A web-based tool that enables multi-parameter data analysis for high-throughput screening. Screenit was developed at the Visual Computing Group
Install the following software packages:
sudo apt-get install python python-dev python-pip
Use Pip to install the following Python packages:
sudo pip install tangelo numpy pandas scipy scikit-learn
Download and place the code at a location that you like, but first look at Database and Images sections for space requirements.
Install npm and then bower. Bash:
sudo apt-get install npm nodejs-legacy sudo npm install -g bower
Add an directory session to the root.
Run tangelo to launch the server. Bash, in the root directory of the prototype:
sudo tangelo -c tangelo_config.yaml
Browse to the server's address to try out the prototype.
Data sets are stored in the dataset directory, which you will have to create upon installation. Multiple data sets are supported via sub-directories. For example, dataset/DataSetName contains all files for a data set named DataSetName.
Image feature data is stored as a NumPy array dump per image feature in dataset/DataSetName/columns. Every object (in a well) has a value in such an array, where the array index of an object is consistent across all columns. Everything is therefore stored at the object level, including eventual well and plate information (sacrificing disk space for sake of computation speed). Two special files mds0 and mds1 can be included in the columns as well, these provide the coordinates for the landscape plot that can for example be a 2D projection of the high-dimensional feature space.

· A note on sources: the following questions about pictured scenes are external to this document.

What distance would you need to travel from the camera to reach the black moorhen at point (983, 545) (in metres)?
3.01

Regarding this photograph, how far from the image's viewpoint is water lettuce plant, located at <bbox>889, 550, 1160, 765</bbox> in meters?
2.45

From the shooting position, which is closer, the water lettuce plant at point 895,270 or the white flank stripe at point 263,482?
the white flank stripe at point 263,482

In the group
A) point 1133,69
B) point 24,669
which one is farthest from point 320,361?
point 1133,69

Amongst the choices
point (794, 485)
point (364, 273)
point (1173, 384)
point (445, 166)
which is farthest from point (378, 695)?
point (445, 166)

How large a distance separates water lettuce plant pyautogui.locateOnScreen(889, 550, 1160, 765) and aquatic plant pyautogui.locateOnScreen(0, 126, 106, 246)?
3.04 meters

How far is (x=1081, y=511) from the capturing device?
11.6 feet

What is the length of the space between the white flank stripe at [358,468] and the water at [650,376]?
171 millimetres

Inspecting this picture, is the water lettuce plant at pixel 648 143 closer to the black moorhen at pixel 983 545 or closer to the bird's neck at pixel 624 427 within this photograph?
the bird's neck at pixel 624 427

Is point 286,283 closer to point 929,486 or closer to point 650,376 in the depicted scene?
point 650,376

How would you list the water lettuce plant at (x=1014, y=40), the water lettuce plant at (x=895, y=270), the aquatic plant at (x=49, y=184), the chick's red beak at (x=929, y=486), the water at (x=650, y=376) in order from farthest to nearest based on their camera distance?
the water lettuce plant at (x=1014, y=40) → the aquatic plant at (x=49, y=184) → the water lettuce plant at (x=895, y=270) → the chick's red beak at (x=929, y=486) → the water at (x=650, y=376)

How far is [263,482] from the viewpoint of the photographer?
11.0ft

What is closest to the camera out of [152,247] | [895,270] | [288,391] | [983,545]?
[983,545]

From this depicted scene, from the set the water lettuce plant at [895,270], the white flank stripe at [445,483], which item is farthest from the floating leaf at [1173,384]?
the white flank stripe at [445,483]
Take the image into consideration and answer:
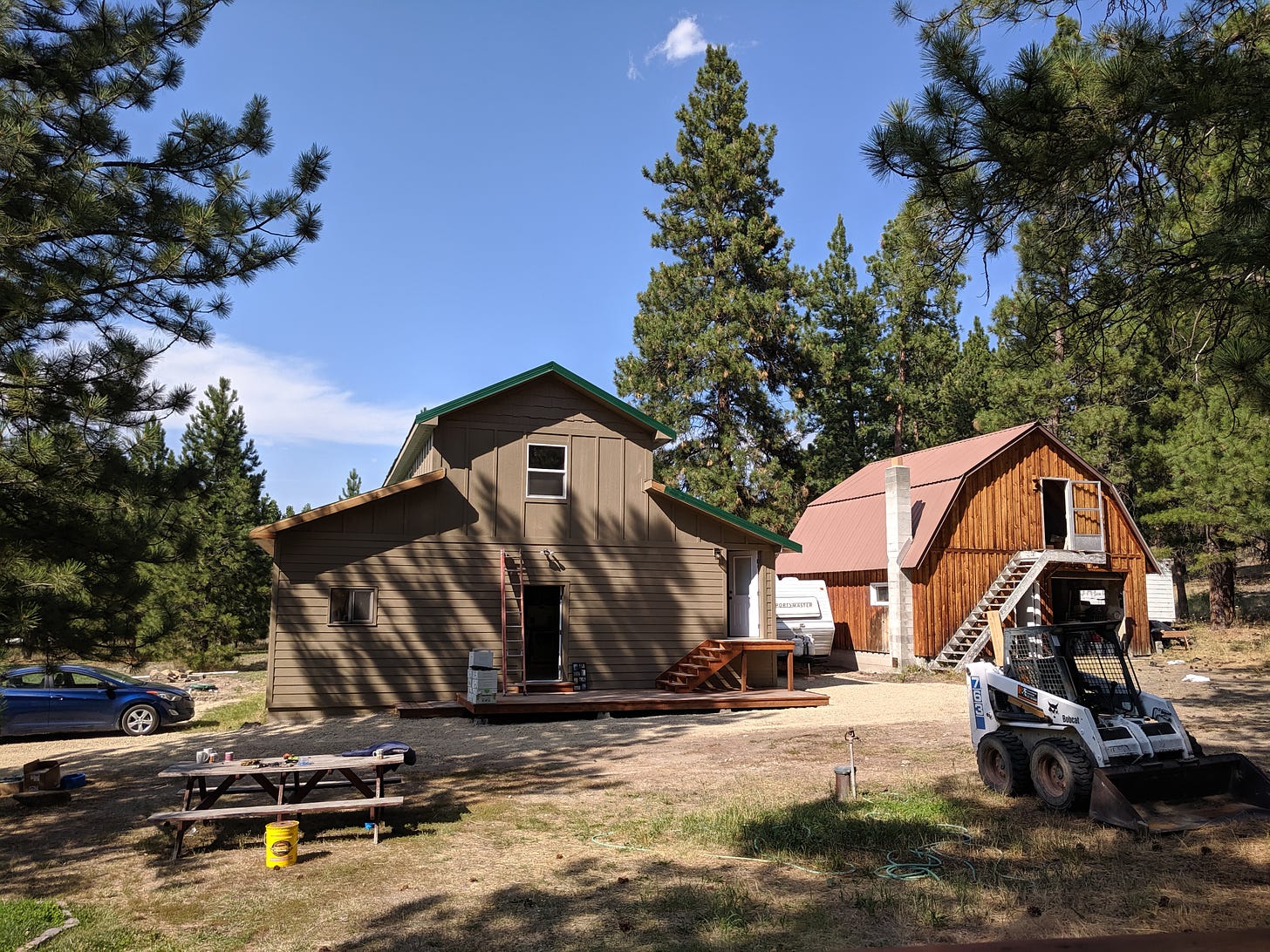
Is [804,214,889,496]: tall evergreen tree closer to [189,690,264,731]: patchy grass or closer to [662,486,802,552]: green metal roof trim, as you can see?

Well annotation data is stored as a tab-delimited file dataset/DataSetName/wells.tab. The file contains plate column row columns to designate the well, and additional columns for annotations categories. A single well can be given multiple annotations of a single category by giving a list of annotations as annotation1|annotation2|annotation3.
The example CellMorph data is 1.5GB and can be downloaded from Google Drive for now: https://drive.google.com/open?id=0B4zuo4p8QBcaSThHMm1jX2kwUkU The dataset/CellMorph directory already contains the config.py file for CellMorph, which also contains explanatory comments per configuration option.
The code for converting the CellMorph (per plate) tab-delimited files to NumPy columns can be found in wrangle/numpyFill.py.
The system expects the following columns to be present in dataset/DataSetName/columns:
- plate, integer ranging from 0 to N, that encodes the containing plate of the object, out of N plates
- column, integer ranging from 0 to C, that encodes the column coordinate the containing well of the object, out of C columns on a plate
- row, integer ranging from 0 to R, that encodes the row coordinate of the containing well of the object, out of R rows on a plate
- x, float that specifies the x-coordinate of the object in its well, in pixel space of the well images
- y, float that specifies the y-coordinate of the object in its well, in pixel space of the well images
All other columns in the dataset/DataSetName/columns directory are assumed to contain image features as floating point values. The CellMorph data stores image features as 32-bit floats to reduce storage and increase performance, but more precise floats are supported as well.
server contains all server-side Python code. Currently, most files serve as API delegators for the Tangelo web server:
- compute.py contains all interactive computation code
- numpyData.py the data retrieval backend, which can be swapped in the future.
wrangle/numpyFill contains code that can be used to scrape all image feature data from the CellMorph comma-separated files (per plate) and store it as NumPy columns in the Data section.